(Kesteren 1867 - Paterswolde 1941) Predikant en pacifist.
Van 1912 tot zijn dood wonend op het landgoed Lemferdinge in Paterswolde. Geboren als predikantszoon in Kesteren. Promoveerde in 1893 tot doctor in de theologie. Onder invloed van moderne theologen en van de schrijvers Ibsen en Tolstoi kwam hij in de ban van het christen-anarchisme, het socialisme, antimilitarisme en de strijd tegen drankmisbruik. Hij was voorstander van een vrijzinnig christendom en droeg deze gedachten uit in preken, pamfletten, referaten, aforismen en artikelen in kranten en tijdschriften. In 1897 was hij een van de oprichters van de Vrede-Beweging en redacteur van het periodiek Vrede. Ook was hij redacteur van Onze Kring, weekblad voor vrijzinnig-godsdienstige democraten en leverde hij bijdragen aan het blad Anarchie.
Hij was hervormd predikant op Schiermonnikoog (1895), Oosterwolde (1902) en Aduard (1909). In 1911 legde hij zijn ambt neer na een conflict met de kerkenraad en vestigde hij zich te Paterswolde. In 1915 verspreidde hij een door hem opgesteld Manifest der Dienstweigeraars, dat mede ondertekend werd door vooraanstaande vrijzinnige predikanten en bekende socialisten.

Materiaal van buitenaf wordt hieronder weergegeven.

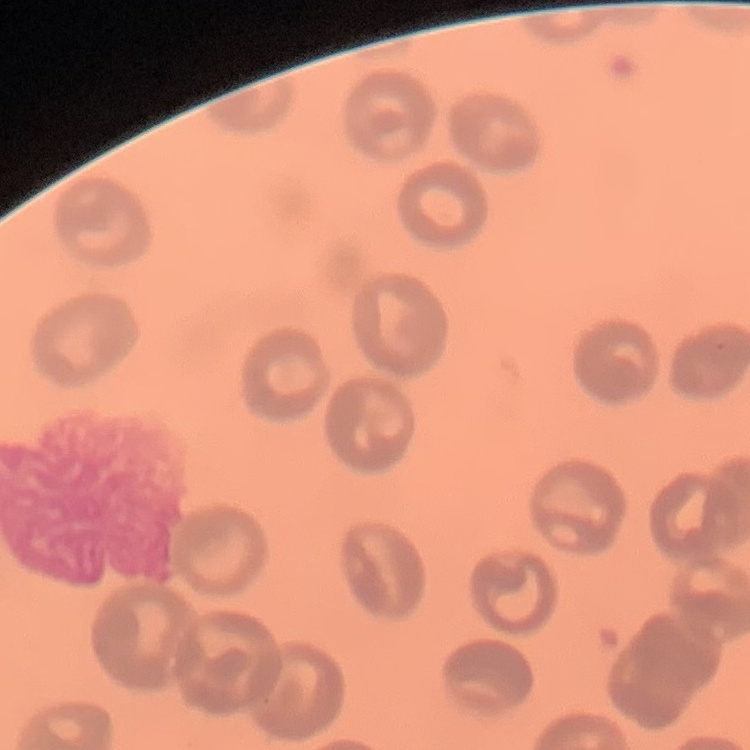

Summary:
  - Erythrocyte morphology: no rouleaux formation
  - Preparation: thin peripheral smear
  - Image type: one tile cut from a larger photomicrograph
  - Stain: Field's or Giemsa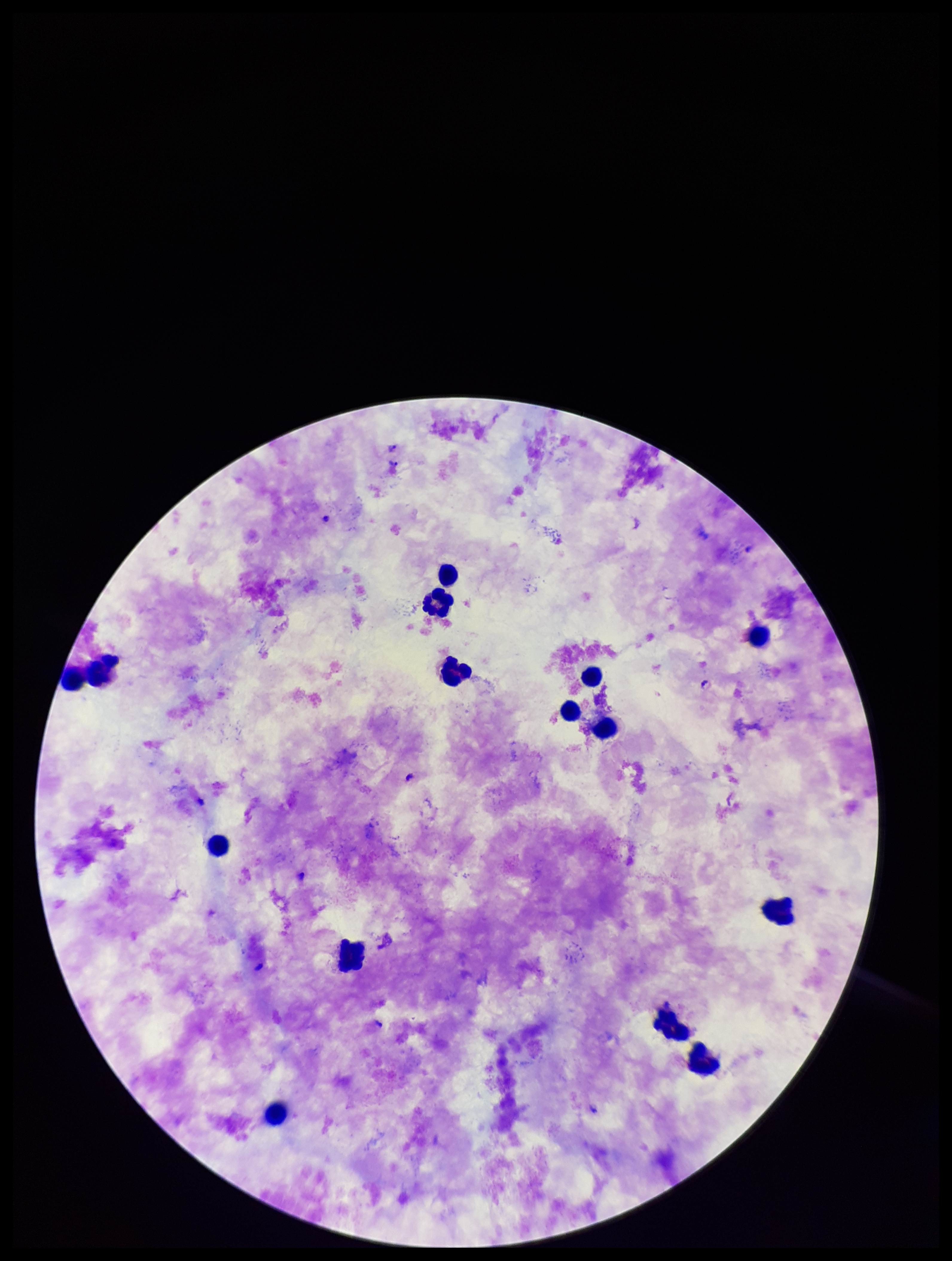

Summary:
  - Leukocyte count: 14
  - Field of view: one from this slide
  - Stain: Giemsa
  - Patient malaria status: infected
  - Capture: smartphone photograph through the microscope eyepiece
  - Image size: 952×1261 pixels
  - Parasite count: 2
  - Species reported for this patient: Plasmodium falciparum
  - Preparation: thick blood smear
  - Plasmodium parasites: detected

De regering zag hierin een poging tot opruiing, waarop Bähler werd gedagvaard. Na aanvankelijke vrijspraak werd hij in 1916 alsnog door het gerechtshof in Leeuwarden veroordeeld. In 1919 schreef hij het standaardwerk Het Boeddhisme. Samen met enkele artsen oefende hij op Lemferdinge een praktijk uit als iriscopist.
Op 2 juli 1894 trouwde hij met Gezina Boerma. Hun huwelijk bleef kinderloos.